Scene-based reasoning rows
########
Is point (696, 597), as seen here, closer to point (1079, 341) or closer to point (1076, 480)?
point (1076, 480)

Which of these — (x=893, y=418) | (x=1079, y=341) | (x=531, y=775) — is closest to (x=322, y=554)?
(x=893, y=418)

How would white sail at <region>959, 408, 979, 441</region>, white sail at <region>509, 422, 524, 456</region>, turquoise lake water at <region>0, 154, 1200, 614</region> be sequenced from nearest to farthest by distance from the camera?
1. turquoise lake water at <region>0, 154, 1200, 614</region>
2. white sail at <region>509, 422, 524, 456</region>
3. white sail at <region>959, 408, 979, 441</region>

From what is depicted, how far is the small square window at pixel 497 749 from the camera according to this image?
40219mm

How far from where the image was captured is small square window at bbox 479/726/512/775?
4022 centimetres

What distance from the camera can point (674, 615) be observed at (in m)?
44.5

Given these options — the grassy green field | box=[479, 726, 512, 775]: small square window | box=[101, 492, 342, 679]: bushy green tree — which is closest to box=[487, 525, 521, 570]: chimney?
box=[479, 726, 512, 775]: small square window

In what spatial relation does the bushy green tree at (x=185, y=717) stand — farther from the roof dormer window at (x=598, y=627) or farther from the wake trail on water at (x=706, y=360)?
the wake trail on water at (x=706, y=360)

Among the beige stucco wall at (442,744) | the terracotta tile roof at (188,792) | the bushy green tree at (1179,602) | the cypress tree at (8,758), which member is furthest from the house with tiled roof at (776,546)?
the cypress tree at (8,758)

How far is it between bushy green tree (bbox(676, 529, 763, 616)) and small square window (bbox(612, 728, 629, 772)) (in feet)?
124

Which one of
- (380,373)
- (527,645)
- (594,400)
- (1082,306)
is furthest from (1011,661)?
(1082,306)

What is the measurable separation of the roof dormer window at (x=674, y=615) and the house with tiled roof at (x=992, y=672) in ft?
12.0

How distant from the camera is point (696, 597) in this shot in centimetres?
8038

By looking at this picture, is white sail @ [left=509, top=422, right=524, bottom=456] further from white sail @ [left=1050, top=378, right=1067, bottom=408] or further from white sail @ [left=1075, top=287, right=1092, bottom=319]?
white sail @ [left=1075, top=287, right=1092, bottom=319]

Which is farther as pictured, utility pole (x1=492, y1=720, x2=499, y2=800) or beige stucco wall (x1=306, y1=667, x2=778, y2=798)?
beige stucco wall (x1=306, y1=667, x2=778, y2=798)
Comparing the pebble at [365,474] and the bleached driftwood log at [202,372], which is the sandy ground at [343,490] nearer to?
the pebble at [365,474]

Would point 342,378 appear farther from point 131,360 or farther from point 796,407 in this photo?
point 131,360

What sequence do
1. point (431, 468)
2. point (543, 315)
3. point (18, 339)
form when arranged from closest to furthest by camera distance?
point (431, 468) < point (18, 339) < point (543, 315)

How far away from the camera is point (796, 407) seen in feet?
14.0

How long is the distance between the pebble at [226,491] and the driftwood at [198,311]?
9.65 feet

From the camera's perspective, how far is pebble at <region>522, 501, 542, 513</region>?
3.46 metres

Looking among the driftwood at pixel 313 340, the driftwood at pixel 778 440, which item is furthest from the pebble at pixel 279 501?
########
INSTRUCTION
Please copy out the rows word for word, starting at the line that contains "What sequence do" and ending with the last line of the rows.

CORRECT OUTPUT
What sequence do
1. point (431, 468)
2. point (543, 315)
3. point (18, 339)
form when arranged from closest to furthest by camera distance?
point (431, 468) < point (18, 339) < point (543, 315)

How far away from the camera is point (796, 407) seen in feet?
14.0

How long is the distance between the pebble at [226,491] and the driftwood at [198,311]?
9.65 feet

From the camera's perspective, how far is pebble at <region>522, 501, 542, 513</region>?
3.46 metres

Looking among the driftwood at pixel 313 340, the driftwood at pixel 778 440, which item is furthest from the pebble at pixel 279 501?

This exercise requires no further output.